- _Task_: Gather every line of the entries below that contains the string "left", copying each such line in full.

(Image and question records)
—————

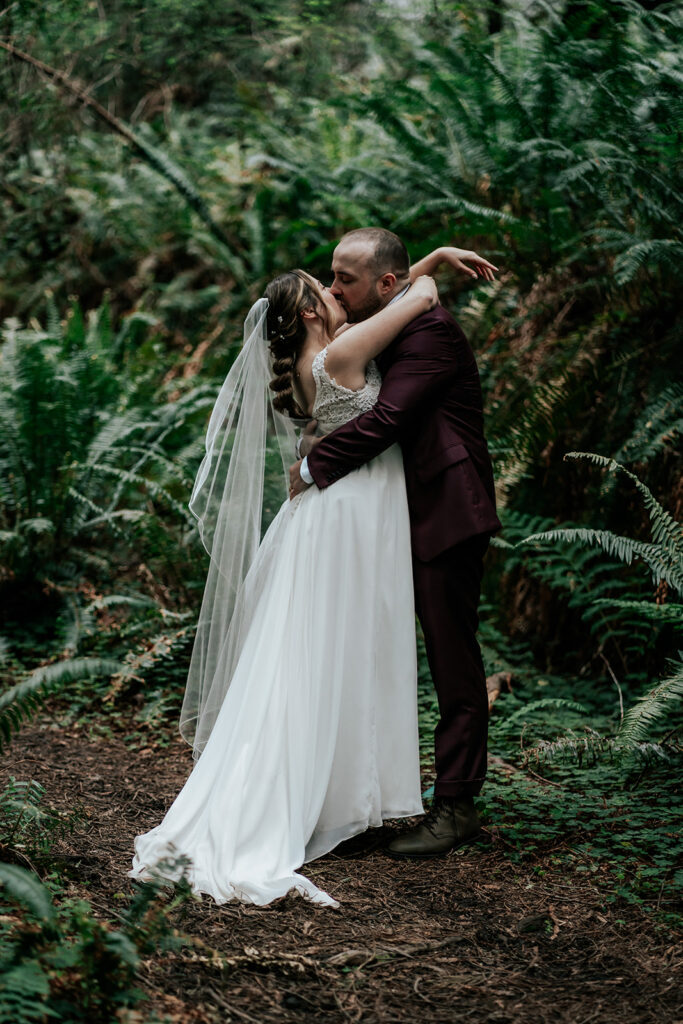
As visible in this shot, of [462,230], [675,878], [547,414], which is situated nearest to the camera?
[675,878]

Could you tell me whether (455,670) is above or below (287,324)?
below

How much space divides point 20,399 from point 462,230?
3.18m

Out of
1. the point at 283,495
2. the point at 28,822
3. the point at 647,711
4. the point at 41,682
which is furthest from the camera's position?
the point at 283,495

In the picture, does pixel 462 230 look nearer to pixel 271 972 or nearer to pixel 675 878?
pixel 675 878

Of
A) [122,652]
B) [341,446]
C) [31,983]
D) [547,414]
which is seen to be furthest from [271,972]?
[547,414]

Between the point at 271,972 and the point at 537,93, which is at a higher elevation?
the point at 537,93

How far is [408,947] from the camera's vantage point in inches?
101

—————

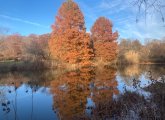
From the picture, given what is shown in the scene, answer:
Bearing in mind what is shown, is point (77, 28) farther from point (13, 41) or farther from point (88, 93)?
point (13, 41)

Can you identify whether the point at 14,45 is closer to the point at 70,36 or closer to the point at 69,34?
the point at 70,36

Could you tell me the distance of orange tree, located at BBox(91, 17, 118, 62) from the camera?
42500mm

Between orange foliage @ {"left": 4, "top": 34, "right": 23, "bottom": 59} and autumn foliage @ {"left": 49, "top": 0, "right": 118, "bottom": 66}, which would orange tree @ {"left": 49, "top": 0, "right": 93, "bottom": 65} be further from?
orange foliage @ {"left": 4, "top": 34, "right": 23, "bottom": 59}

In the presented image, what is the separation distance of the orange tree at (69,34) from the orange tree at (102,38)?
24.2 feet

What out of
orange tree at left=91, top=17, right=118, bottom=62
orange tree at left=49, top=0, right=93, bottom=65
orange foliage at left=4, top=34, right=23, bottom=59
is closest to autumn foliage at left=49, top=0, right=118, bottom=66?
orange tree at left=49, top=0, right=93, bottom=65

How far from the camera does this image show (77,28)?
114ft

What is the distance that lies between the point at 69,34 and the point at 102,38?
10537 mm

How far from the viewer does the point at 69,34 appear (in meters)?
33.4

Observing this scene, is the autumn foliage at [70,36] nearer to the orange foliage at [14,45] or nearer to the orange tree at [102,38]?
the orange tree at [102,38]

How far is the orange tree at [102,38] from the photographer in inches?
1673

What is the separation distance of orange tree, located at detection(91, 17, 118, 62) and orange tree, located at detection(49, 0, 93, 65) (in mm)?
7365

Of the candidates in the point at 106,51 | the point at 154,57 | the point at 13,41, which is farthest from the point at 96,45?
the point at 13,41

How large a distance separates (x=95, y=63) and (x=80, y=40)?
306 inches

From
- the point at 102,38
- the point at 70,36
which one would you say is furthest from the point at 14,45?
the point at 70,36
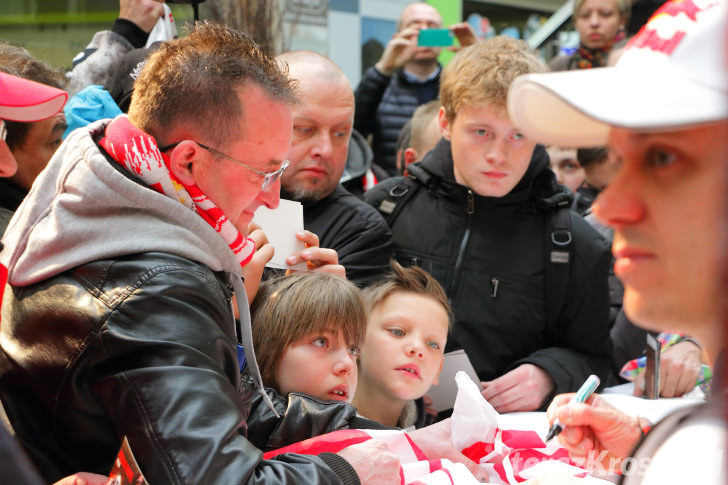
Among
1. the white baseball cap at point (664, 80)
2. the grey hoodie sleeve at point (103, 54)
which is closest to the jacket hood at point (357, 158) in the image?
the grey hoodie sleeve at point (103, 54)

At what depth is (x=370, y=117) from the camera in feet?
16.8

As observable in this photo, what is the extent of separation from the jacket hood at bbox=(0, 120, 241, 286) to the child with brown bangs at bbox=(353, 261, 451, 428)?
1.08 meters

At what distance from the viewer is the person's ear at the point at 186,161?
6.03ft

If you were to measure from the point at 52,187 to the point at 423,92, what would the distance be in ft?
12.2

—————

- _Correct answer_:
Between orange foliage @ {"left": 4, "top": 34, "right": 23, "bottom": 59} and autumn foliage @ {"left": 49, "top": 0, "right": 118, "bottom": 66}, which would orange tree @ {"left": 49, "top": 0, "right": 93, "bottom": 65} be further from?
orange foliage @ {"left": 4, "top": 34, "right": 23, "bottom": 59}
orange tree at left=91, top=17, right=118, bottom=62
orange tree at left=49, top=0, right=93, bottom=65
orange foliage at left=4, top=34, right=23, bottom=59
is closest to autumn foliage at left=49, top=0, right=118, bottom=66?
orange tree at left=49, top=0, right=93, bottom=65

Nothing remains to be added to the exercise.